Computational Analysis of the Factors that Affect the Outcomes of Hetero Diels Alder Reactions

Abstract

The 2013 Nobel Prize in chemistry was awarded for the efforts of Martin Karplus, Michael Levitt and Arieh Warshel, who laid the foundation for the powerful computational programs that are used today to understand and predict various chemical processes. Computational chemistry is so realistic that it can very accurately predict the outcomes of traditional experiments. In the pharmaceutical industry, computation chemistry is often used to simulate how a drug couples with its target protein in the body, and predict the important interactions and hence assist with the design of new drugs. It is often said that computational modeling programs are just as important for today's chemists as the test tube! One aspect of our research involves using computational to analyze the factors that influence the outcomes of the hetero Diels Alder reaction and to be able to predict the outcomes of these reactions. Ever since the discovery of the Diels-Alder reaction (DA), it has become a cornerstone reaction in organic chemistry for the synthesis of carbon-carbon and carbon-heteroatom bonds.

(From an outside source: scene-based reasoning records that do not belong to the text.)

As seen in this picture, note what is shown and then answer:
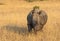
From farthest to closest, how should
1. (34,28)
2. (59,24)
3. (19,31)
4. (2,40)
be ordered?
(59,24) → (19,31) → (34,28) → (2,40)

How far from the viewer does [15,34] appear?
1305 cm

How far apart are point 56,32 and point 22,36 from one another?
1.88 metres

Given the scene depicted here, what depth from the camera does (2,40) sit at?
1191cm

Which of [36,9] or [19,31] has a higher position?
[36,9]

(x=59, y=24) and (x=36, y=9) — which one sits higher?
(x=36, y=9)

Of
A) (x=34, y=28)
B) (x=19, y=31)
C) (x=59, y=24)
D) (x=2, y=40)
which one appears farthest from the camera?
(x=59, y=24)

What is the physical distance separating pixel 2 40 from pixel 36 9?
2.60 meters

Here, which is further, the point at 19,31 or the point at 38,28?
the point at 19,31

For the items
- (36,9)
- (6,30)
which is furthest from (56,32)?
(6,30)

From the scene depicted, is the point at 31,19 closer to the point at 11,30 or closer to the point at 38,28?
the point at 38,28

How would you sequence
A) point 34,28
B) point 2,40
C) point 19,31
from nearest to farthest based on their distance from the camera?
1. point 2,40
2. point 34,28
3. point 19,31

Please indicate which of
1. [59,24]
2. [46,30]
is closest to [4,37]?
[46,30]

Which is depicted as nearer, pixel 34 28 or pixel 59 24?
pixel 34 28

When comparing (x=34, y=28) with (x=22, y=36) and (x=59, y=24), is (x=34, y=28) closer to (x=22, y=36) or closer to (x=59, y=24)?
(x=22, y=36)
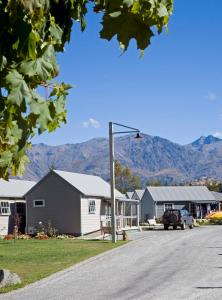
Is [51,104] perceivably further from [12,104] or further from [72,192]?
[72,192]

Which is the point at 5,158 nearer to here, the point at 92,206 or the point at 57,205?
the point at 57,205

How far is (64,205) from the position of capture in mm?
43156

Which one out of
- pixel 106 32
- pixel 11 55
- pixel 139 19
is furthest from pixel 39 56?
pixel 139 19

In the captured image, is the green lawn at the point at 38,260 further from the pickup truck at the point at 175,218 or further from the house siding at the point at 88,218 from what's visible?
the pickup truck at the point at 175,218

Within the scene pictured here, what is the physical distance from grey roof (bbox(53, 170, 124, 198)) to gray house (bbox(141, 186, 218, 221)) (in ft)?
81.6

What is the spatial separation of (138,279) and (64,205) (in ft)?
89.7

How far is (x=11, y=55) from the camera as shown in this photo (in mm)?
2506

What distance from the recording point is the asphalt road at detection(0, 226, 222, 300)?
1333 centimetres

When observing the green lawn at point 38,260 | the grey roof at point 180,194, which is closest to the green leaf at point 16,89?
the green lawn at point 38,260

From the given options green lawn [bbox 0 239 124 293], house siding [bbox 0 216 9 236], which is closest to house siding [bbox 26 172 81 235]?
house siding [bbox 0 216 9 236]

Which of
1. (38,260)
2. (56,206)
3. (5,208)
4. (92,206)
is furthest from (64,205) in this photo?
(38,260)

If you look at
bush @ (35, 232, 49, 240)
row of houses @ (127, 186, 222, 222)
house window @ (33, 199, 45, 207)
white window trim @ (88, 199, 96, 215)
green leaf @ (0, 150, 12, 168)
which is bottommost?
bush @ (35, 232, 49, 240)

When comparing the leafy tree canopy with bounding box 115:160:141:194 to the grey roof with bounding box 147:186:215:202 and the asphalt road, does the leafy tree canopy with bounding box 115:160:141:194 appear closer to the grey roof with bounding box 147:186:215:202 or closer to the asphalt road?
the grey roof with bounding box 147:186:215:202

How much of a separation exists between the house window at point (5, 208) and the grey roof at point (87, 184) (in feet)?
15.9
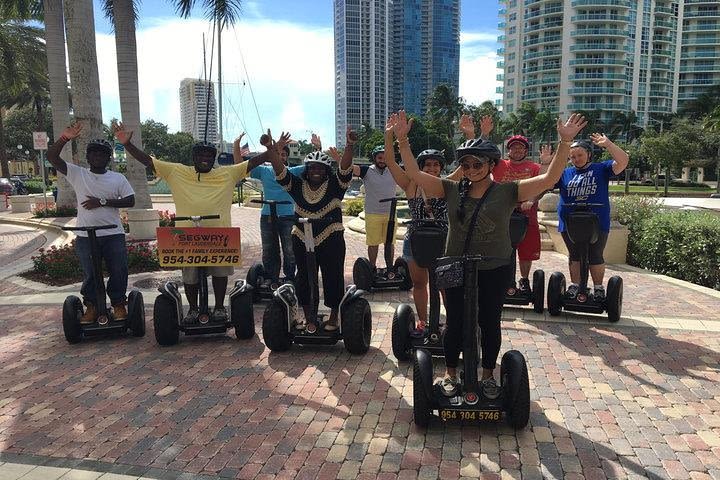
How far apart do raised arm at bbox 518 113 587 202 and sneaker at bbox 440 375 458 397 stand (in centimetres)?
135

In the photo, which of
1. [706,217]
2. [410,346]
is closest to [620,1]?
[706,217]

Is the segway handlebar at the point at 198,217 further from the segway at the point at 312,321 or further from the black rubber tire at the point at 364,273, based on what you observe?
the black rubber tire at the point at 364,273

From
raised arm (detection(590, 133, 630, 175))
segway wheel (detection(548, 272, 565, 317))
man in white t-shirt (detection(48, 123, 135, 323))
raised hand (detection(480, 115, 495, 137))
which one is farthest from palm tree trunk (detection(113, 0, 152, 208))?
raised arm (detection(590, 133, 630, 175))

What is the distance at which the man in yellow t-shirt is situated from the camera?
5.46 m

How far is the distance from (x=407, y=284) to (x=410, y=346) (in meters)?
2.90

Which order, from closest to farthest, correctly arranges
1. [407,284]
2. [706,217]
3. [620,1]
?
[407,284], [706,217], [620,1]

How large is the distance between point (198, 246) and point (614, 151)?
4.18m

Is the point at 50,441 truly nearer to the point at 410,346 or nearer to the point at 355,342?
the point at 355,342

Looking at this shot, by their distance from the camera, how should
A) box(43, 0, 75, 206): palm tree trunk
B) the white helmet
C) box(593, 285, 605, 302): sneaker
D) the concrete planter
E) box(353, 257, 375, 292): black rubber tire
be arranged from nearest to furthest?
the white helmet
box(593, 285, 605, 302): sneaker
box(353, 257, 375, 292): black rubber tire
the concrete planter
box(43, 0, 75, 206): palm tree trunk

Researchers over the years have been inspired to develop different catalysts to effectively catalyze these reactions. The catalytic asymmetric DA reactions have emerged as a powerful methodology for the stereoselective construction of functionalized six-membered rings with control of regio-, diastereo-, and enantioselectivity. The inverse-electron demand hetero DA (HDA) reactions, which involve the incorporation of heteroatoms, such as oxygen or nitrogen, have given rise to the construction of heterocyclic compounds that are of extreme importance in medicinal chemistry. A major advantage of using the HDA reactions for the synthesis of such compounds is the facile stereospecific introduction of functionalized ring systems with up to four stereocenters in the products.

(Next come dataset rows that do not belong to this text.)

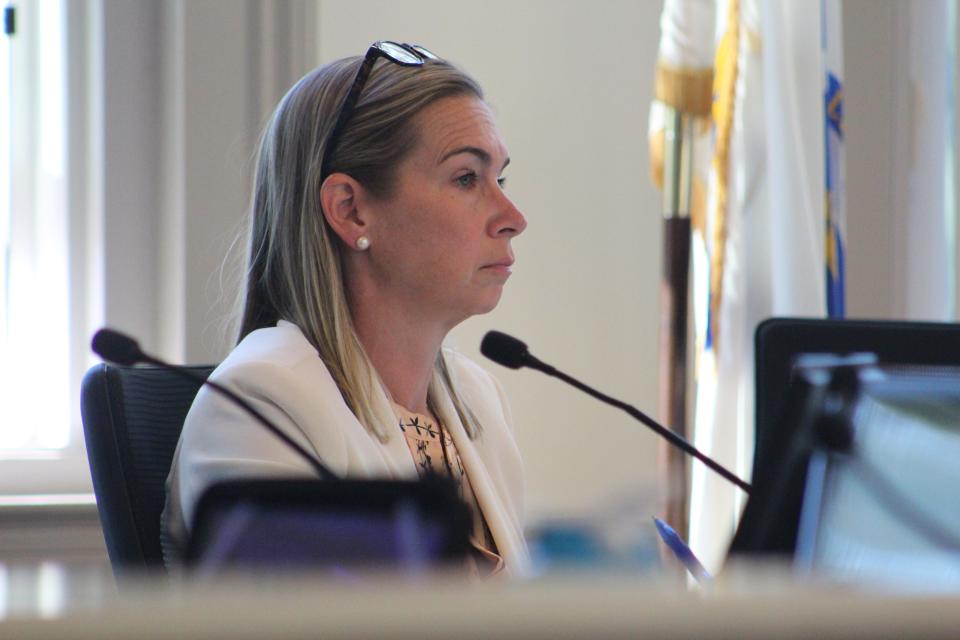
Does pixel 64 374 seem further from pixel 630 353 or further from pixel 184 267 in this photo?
pixel 630 353

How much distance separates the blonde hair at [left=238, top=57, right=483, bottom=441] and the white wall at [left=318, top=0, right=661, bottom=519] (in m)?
0.98

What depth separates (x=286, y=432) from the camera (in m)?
1.23

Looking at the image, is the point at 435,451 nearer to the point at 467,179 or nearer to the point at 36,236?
the point at 467,179

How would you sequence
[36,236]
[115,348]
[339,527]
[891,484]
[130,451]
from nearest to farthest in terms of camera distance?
[339,527] → [891,484] → [115,348] → [130,451] → [36,236]

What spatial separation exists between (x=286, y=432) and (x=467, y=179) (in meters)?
0.48

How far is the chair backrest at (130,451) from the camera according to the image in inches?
46.4

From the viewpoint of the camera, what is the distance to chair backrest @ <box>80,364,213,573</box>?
118 centimetres

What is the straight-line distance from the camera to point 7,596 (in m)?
0.19

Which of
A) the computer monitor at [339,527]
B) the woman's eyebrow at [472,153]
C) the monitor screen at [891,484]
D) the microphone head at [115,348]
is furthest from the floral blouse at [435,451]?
the computer monitor at [339,527]

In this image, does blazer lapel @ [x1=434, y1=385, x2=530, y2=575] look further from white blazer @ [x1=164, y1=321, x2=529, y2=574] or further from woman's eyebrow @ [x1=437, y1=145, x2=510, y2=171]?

We have recently studied the effectiveness of a series of proline-substituted derived organocatalysts in promoting the enantioselective outcomes of the HDA reactions of aldehydes with electron-deficient enones.

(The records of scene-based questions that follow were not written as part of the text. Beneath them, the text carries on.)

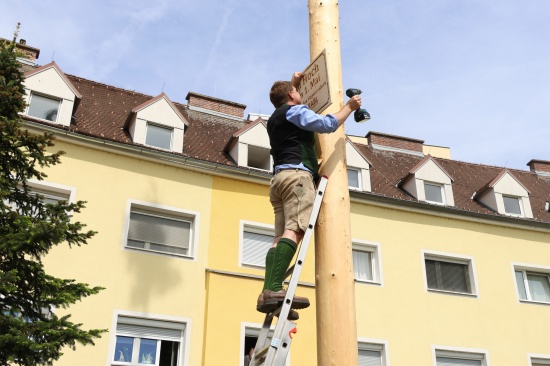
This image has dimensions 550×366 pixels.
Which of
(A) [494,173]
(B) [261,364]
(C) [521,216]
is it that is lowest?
(B) [261,364]

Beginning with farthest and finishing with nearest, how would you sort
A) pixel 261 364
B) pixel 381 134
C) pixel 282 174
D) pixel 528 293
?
pixel 381 134 < pixel 528 293 < pixel 282 174 < pixel 261 364

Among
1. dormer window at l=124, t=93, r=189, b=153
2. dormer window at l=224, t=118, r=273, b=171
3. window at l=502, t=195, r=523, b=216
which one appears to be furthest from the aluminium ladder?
window at l=502, t=195, r=523, b=216

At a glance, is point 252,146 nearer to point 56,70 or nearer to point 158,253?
point 158,253

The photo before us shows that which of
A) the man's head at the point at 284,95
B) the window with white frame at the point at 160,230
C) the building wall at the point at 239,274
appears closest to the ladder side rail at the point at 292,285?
the man's head at the point at 284,95

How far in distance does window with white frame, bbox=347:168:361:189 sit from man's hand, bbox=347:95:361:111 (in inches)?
500

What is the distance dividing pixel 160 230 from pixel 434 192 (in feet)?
28.3

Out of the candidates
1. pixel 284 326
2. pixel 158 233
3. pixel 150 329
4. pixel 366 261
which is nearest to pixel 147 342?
pixel 150 329

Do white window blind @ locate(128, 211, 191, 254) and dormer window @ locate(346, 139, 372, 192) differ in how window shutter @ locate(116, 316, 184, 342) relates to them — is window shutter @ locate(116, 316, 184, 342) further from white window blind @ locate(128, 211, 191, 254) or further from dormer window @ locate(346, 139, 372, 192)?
dormer window @ locate(346, 139, 372, 192)

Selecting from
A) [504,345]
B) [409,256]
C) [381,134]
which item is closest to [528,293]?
[504,345]

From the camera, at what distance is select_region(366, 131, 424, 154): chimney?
23234mm

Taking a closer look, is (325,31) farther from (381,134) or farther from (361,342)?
(381,134)

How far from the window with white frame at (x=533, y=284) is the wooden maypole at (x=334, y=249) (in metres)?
14.3

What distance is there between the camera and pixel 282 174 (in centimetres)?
544

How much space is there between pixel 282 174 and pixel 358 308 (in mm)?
10875
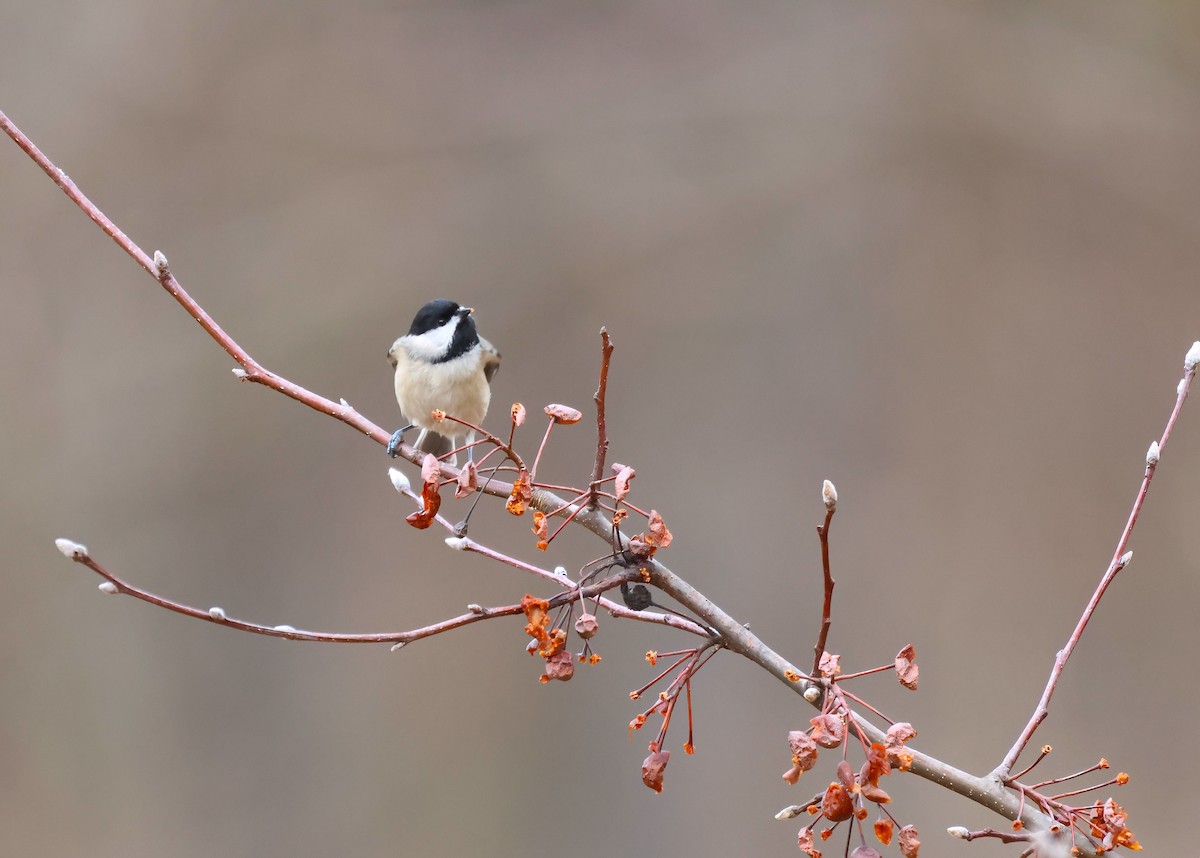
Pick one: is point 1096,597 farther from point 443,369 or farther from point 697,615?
point 443,369

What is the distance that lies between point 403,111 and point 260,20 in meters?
0.58

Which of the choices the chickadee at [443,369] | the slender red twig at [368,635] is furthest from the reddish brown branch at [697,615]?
the chickadee at [443,369]

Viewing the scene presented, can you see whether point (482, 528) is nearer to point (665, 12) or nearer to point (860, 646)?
point (860, 646)

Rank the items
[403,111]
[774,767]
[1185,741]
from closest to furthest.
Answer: [1185,741] → [774,767] → [403,111]

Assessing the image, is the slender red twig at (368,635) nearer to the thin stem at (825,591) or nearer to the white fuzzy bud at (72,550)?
the white fuzzy bud at (72,550)

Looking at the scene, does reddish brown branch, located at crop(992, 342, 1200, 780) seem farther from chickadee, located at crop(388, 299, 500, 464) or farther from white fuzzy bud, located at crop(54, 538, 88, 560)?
chickadee, located at crop(388, 299, 500, 464)

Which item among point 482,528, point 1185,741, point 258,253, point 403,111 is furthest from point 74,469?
point 1185,741

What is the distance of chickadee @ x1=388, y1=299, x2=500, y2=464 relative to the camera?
1.89 m

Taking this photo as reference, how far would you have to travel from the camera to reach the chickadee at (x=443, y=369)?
74.5 inches

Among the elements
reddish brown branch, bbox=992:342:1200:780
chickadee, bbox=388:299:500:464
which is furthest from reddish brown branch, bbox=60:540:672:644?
chickadee, bbox=388:299:500:464

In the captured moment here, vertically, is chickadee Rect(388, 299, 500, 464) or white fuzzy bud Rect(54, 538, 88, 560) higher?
chickadee Rect(388, 299, 500, 464)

Dr. Allan Headley's research uses computational calculations to predict the outcomes of these reactions. The first phase of this project uses computational calculations to analyze the transition state for the model reaction below.

After gaining an understanding of the factors that affect the stability of the transition state for these reaction types, we will utilize the reaction shown below to investigate the effects of different substituents on the diene and dienophile on the regio-, diastereo-, and enantioselectivities of the products.

The results obtained via these calculations will be matched against experimental results in order to develop a computational model to predict the outcome of the hetero Diels Alder reactions.